What is the difference between returning auto&& and decltype(auto)?

I am trying to make template wrapper function, that should forward parameters and return value. And I can’t decide what is better to use auto&& or decltype(auto) for return type. I’ve read Scott Meyers article and understood that it is necessary to return decltype(auto) compared to auto not to strip ref_qualifiers.
As far as I understand the same argument works for using auto&& over auto.
Now I have following questions:

  1. Am I right, that there is no difference between decltype(auto) and auto&& when we return reference to object?
  2. What happens if we return rvalue object, like: return int{};? Will return value be dangling reference?
  3. What is the difference between decltype(auto) and auto&&? What better fits as forward return type?

Answer

What is the difference between decltype(auto) and auto&&?

decltype(auto) covers three cases. When returning lvalues, the return type would be T& (lvalue-reference); for xvalues, the return type would be T&& (rvalue-reference); for prvalues, the return type would be T (non-reference, i.e. return by-value).
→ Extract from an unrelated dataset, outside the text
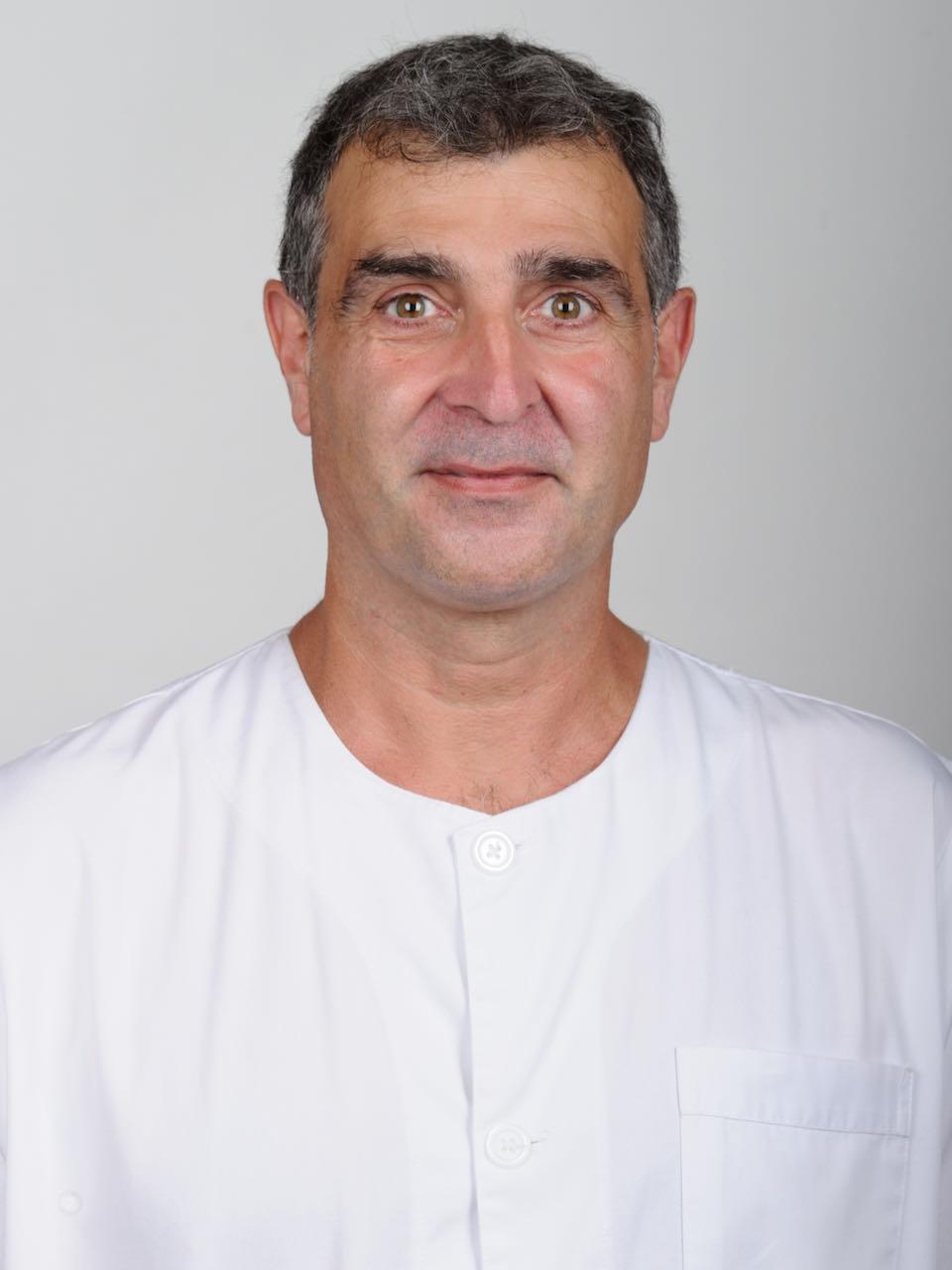 Sr. Jordi Tomas Munsó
auto&& covers only two cases. When returning lvalues, the return type would be T& (lvalue-reference); for rvalues, including xvalues and prvalues, the return type would be T&& (rvalue-reference). (Forwarding reference is always a reference.)

What happens if we return rvalue object, like: return int{};? Will return value be dangling reference?

For auto&& the return type is rvalue-reference, so yes, the returned reference is always dangling. For decltype(auto) the return type is non-reference then no such trouble.